Written task: Reproduce each line exactly.

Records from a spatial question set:
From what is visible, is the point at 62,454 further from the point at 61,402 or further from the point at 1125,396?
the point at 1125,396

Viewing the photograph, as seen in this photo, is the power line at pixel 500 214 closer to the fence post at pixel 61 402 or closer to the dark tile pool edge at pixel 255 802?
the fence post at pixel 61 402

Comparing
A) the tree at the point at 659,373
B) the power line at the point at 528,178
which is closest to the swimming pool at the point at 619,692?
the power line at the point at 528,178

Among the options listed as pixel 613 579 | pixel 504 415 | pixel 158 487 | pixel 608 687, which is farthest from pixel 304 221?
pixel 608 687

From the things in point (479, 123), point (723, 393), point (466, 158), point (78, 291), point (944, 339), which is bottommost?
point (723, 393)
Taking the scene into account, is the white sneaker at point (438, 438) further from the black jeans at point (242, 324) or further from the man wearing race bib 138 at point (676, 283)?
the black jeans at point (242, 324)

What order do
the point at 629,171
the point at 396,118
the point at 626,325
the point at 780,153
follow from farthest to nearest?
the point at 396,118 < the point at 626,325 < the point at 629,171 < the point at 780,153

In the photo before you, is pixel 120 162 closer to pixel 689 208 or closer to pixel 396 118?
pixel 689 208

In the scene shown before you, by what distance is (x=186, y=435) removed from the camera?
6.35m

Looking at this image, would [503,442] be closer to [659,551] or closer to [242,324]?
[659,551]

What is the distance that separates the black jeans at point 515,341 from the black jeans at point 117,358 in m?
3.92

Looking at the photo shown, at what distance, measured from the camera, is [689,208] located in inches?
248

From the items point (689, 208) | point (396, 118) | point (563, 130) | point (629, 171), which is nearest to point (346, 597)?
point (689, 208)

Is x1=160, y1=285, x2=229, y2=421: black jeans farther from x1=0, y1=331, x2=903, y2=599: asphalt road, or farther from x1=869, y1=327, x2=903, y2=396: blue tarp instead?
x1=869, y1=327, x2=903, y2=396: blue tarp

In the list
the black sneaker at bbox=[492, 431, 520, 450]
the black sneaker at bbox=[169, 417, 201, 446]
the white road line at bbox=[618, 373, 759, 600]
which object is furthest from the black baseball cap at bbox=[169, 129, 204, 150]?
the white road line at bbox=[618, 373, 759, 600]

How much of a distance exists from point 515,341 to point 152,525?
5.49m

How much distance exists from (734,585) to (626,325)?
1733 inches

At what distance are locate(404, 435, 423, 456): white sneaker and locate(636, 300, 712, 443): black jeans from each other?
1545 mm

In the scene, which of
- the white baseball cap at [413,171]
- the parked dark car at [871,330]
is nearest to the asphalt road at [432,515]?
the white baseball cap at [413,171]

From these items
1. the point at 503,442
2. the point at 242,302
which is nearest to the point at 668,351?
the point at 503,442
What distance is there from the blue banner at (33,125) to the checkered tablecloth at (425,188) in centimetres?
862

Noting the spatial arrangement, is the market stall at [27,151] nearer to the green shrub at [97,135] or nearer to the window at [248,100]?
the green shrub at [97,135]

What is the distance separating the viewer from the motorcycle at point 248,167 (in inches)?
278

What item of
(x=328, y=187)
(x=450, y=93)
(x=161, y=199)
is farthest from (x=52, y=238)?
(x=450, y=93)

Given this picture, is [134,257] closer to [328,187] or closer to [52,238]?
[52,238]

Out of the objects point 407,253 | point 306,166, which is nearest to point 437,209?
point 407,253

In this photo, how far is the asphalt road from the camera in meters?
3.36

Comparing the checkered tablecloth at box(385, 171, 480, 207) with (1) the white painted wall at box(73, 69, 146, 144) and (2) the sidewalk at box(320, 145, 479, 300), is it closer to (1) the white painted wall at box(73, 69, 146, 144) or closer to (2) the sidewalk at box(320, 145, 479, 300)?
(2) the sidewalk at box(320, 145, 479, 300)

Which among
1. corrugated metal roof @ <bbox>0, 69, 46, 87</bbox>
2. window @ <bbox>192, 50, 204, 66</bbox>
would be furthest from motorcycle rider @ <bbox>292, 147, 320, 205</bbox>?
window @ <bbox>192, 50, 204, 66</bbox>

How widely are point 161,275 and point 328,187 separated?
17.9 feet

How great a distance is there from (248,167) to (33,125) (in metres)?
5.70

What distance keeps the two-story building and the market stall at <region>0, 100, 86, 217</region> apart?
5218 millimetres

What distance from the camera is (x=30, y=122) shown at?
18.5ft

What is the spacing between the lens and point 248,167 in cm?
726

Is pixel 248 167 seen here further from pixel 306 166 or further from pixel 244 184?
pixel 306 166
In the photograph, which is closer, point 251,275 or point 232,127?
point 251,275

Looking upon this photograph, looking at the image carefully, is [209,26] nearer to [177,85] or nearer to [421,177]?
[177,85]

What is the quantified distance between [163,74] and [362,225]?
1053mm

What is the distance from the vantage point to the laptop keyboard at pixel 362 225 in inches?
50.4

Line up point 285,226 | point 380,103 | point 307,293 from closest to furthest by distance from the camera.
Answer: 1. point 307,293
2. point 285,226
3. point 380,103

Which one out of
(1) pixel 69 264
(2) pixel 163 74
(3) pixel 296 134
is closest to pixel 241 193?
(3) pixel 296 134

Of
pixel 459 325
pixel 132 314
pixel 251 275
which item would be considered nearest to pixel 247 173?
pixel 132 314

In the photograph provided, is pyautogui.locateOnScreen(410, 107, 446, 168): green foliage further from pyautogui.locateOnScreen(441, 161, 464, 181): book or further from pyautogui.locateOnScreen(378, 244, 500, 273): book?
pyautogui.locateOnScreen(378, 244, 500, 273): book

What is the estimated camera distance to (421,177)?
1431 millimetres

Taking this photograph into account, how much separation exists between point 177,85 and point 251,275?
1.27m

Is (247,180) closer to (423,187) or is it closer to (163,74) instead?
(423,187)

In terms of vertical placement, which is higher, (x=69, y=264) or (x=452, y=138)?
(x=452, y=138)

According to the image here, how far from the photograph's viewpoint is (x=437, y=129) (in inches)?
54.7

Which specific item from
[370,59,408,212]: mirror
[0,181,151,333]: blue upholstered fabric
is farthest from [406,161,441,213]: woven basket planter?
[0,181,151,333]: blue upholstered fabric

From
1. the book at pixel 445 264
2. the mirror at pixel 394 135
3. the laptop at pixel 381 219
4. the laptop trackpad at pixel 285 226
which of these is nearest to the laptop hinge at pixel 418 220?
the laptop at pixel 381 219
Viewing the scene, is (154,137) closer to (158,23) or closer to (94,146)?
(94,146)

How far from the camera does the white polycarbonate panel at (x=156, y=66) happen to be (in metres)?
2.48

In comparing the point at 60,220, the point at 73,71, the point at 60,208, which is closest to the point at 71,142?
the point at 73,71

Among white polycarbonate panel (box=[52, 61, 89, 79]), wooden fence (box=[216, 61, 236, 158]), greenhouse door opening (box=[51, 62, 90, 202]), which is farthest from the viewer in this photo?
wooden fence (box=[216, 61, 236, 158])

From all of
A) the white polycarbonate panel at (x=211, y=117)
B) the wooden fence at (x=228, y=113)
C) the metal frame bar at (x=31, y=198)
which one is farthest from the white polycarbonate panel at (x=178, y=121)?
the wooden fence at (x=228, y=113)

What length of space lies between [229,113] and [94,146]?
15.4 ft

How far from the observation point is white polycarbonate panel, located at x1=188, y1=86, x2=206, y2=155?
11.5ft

Completed task:
From what is visible, is the point at 62,454 further from the point at 61,402 or further from the point at 1125,396?
the point at 1125,396

Viewing the photograph, as seen in this photo, is the power line at pixel 500 214 closer to the fence post at pixel 61 402 or closer to the dark tile pool edge at pixel 255 802?
the fence post at pixel 61 402

Comparing
A) the tree at the point at 659,373
B) the power line at the point at 528,178
which is closest to the swimming pool at the point at 619,692?
the power line at the point at 528,178

Among the options listed as pixel 613 579 | pixel 504 415 | pixel 158 487 | pixel 608 687, which is farthest from pixel 304 221?
pixel 608 687

From the things in point (479, 123), point (723, 393), point (466, 158), point (78, 291), point (944, 339), which is bottommost?
point (723, 393)
Taking the scene into account, is the white sneaker at point (438, 438) further from the black jeans at point (242, 324) or further from the man wearing race bib 138 at point (676, 283)?
the black jeans at point (242, 324)

What order do
the point at 629,171
the point at 396,118
the point at 626,325
the point at 780,153
follow from farthest to nearest?
the point at 396,118 < the point at 626,325 < the point at 629,171 < the point at 780,153

In the photo before you, is pixel 120 162 closer to pixel 689 208 or closer to pixel 396 118?
pixel 689 208

In the scene shown before you, by what distance is (x=186, y=435) removed from the camera?
6.35m

Looking at this image, would [503,442] be closer to [659,551] or closer to [242,324]?
[659,551]

What is the distance that separates the black jeans at point 515,341 from the black jeans at point 117,358 in m?
3.92

Looking at the photo shown, at what distance, measured from the camera, is [689,208] located in inches?
248

From the items point (689, 208) | point (396, 118) | point (563, 130) | point (629, 171), which is nearest to point (346, 597)?
point (689, 208)

Is x1=160, y1=285, x2=229, y2=421: black jeans farther from x1=0, y1=331, x2=903, y2=599: asphalt road, or farther from x1=869, y1=327, x2=903, y2=396: blue tarp instead?
x1=869, y1=327, x2=903, y2=396: blue tarp

In the list
the black sneaker at bbox=[492, 431, 520, 450]
the black sneaker at bbox=[169, 417, 201, 446]
the white road line at bbox=[618, 373, 759, 600]
which object is furthest from the black baseball cap at bbox=[169, 129, 204, 150]?
the white road line at bbox=[618, 373, 759, 600]

How much of a distance exists from point 515,341 to point 152,525?
5.49m

How much distance exists from (734,585) to (626,325)?
1733 inches

At what distance are locate(404, 435, 423, 456): white sneaker and locate(636, 300, 712, 443): black jeans from each other?
1545 mm

In the scene, which of
- the white baseball cap at [413,171]
- the parked dark car at [871,330]
is nearest to the asphalt road at [432,515]?
the white baseball cap at [413,171]

From these items
1. the point at 503,442
2. the point at 242,302
which is nearest to the point at 668,351?
the point at 503,442
What distance is there from the blue banner at (33,125) to the checkered tablecloth at (425,188) in centimetres?
862

Noting the spatial arrangement, is the market stall at [27,151] nearer to the green shrub at [97,135] or nearer to the window at [248,100]?
the green shrub at [97,135]

What is the distance separating the viewer from the motorcycle at point 248,167 (in inches)?
278

What item of
(x=328, y=187)
(x=450, y=93)
(x=161, y=199)
is farthest from (x=52, y=238)?
(x=450, y=93)

Given this picture, is [134,257] closer to [328,187] or closer to [52,238]?
[52,238]

Out of the objects point 407,253 | point 306,166, which is nearest to point 437,209?
point 407,253

In this photo, how far is the asphalt road from the camera in meters?
3.36

Comparing the checkered tablecloth at box(385, 171, 480, 207) with (1) the white painted wall at box(73, 69, 146, 144) and (2) the sidewalk at box(320, 145, 479, 300), is it closer to (1) the white painted wall at box(73, 69, 146, 144) or closer to (2) the sidewalk at box(320, 145, 479, 300)?
(2) the sidewalk at box(320, 145, 479, 300)

Which among
1. corrugated metal roof @ <bbox>0, 69, 46, 87</bbox>
2. window @ <bbox>192, 50, 204, 66</bbox>
would be furthest from motorcycle rider @ <bbox>292, 147, 320, 205</bbox>?
window @ <bbox>192, 50, 204, 66</bbox>

How widely are point 161,275 and point 328,187 separated?
17.9 feet

How great a distance is there from (248,167) to (33,125) (in metres)?
5.70

What distance keeps the two-story building and the market stall at <region>0, 100, 86, 217</region> apart?
5218 millimetres

What distance from the camera is (x=30, y=122) shown at?
18.5ft

What is the spacing between the lens and point 248,167 in cm?
726

Is pixel 248 167 seen here further from pixel 306 166 or further from pixel 244 184?
pixel 306 166
In the photograph, which is closer, point 251,275 or point 232,127?
point 251,275

Looking upon this photograph, looking at the image carefully, is [209,26] nearer to [177,85] or nearer to [421,177]?
[177,85]

What is the quantified distance between [163,74] and [362,225]?
1053mm

What is the distance from the vantage point to the laptop keyboard at pixel 362 225 in inches?
50.4

Line up point 285,226 | point 380,103 | point 307,293 from closest to furthest by distance from the camera.
Answer: 1. point 307,293
2. point 285,226
3. point 380,103

Which one out of
(1) pixel 69 264
(2) pixel 163 74
(3) pixel 296 134
is closest to pixel 241 193?
(3) pixel 296 134

Of
pixel 459 325
pixel 132 314
pixel 251 275
which item would be considered nearest to pixel 247 173?
pixel 132 314

In the photograph provided, is pyautogui.locateOnScreen(410, 107, 446, 168): green foliage further from pyautogui.locateOnScreen(441, 161, 464, 181): book or further from pyautogui.locateOnScreen(378, 244, 500, 273): book?
pyautogui.locateOnScreen(378, 244, 500, 273): book

What is the estimated camera distance to (421,177)?
1431 millimetres

Taking this photograph into account, how much separation exists between point 177,85 and point 251,275?
1.27m

Is (247,180) closer to (423,187) or is it closer to (163,74) instead?
(423,187)

In terms of vertical placement, which is higher, (x=69, y=264) or (x=452, y=138)?
(x=452, y=138)

According to the image here, how far from the photograph's viewpoint is (x=437, y=129) (in inches)?
54.7

Which specific item from
[370,59,408,212]: mirror
[0,181,151,333]: blue upholstered fabric
is farthest from [406,161,441,213]: woven basket planter?
[0,181,151,333]: blue upholstered fabric

From
1. the book at pixel 445 264
2. the mirror at pixel 394 135
3. the laptop at pixel 381 219
4. the laptop trackpad at pixel 285 226
which of these is nearest to the laptop hinge at pixel 418 220?
the laptop at pixel 381 219
Viewing the scene, is (154,137) closer to (158,23) or closer to (94,146)?
(94,146)

How far from the camera does the white polycarbonate panel at (x=156, y=66) happen to be (in metres)?
2.48

In comparing the point at 60,220, the point at 73,71, the point at 60,208, which is closest to the point at 71,142?
the point at 73,71

Among white polycarbonate panel (box=[52, 61, 89, 79]), wooden fence (box=[216, 61, 236, 158]), greenhouse door opening (box=[51, 62, 90, 202]), which is farthest from the viewer in this photo?
wooden fence (box=[216, 61, 236, 158])

From all of
A) the white polycarbonate panel at (x=211, y=117)
B) the wooden fence at (x=228, y=113)
C) the metal frame bar at (x=31, y=198)
which one is farthest from the white polycarbonate panel at (x=178, y=121)?
the wooden fence at (x=228, y=113)

What length of space lies between [229,113] and [94,146]?
15.4 ft

How far from the observation point is white polycarbonate panel, located at x1=188, y1=86, x2=206, y2=155?
11.5ft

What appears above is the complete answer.